# THE TASK
In the article on SoCalGas and hydrogen in Los Angeles, why did SoCalGas give information about the project and its context in its first filing, even though it asked only for a memorandum account? Answer in one to three sentences.

# EXTRACT TO READ
::::
SoCalGas asked the commission only for a memorandum account to keep track of expenses, for possible cost recovery later, as it pursues early-stage research and development. It requested that the CPUC approve the account by July. But it said the proposal was significant enough, “given the innovation and broad environmental benefits … [that] SoCalGas believes it important to provide the commission and the public with information about the project and its context in this first filing.”

“In one or more subsequent filings, SoCalGas expects to seek commission approval of the project and recovery of just and reasonable costs incurred,” it said.

SoCalGas is the largest gas utility in the U.S., with 5.8 million customer accounts and more than $3.6 billion in sales in 2020, according to the American Gas Association.

Hydrogen Hub

The application added to the focus on Los Angeles as a center of green hydrogen development.

The Los Angeles Department of Water and Power (LADWP) is converting its coal-fired Intermountain Power Plant in Utah to an 840-MW combined cycle natural gas-fired facility. The plant will be capable of burning a fuel mixture consisting of 30% hydrogen when it opens in 2025, transitioning to 100% by 2045, the utility has said.

A report published last March by the National Renewable Energy Laboratory — titled “LA100: The Los Angeles 100% Renewable Energy Study” — showed that LADWP will require a large amount of dispatchable generation closer to home to reach a 100% clean-energy goal and replace four outmoded natural gas plants that need to be rebuilt or retired.

The Los Angeles City Council voted in September to require that 100% of the electricity used in the city be carbon-free by 2035, establishing a 2030 deadline for replacing the gas-fired plants.
::::
# STORED DATA
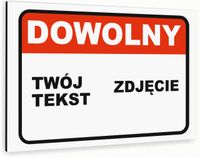 Tabliczka znak informacyjny 40x30 Biała TWÓJ TEKST Nierdzewna NADRUK UV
::::
# RESPONSE TO THIS TASK
SoCalGas said the proposal was significant enough to warrant it, given the project's innovation and broad environmental benefits. The memorandum account itself was only meant to track expenses for possible later cost recovery while it pursues early-stage research and development.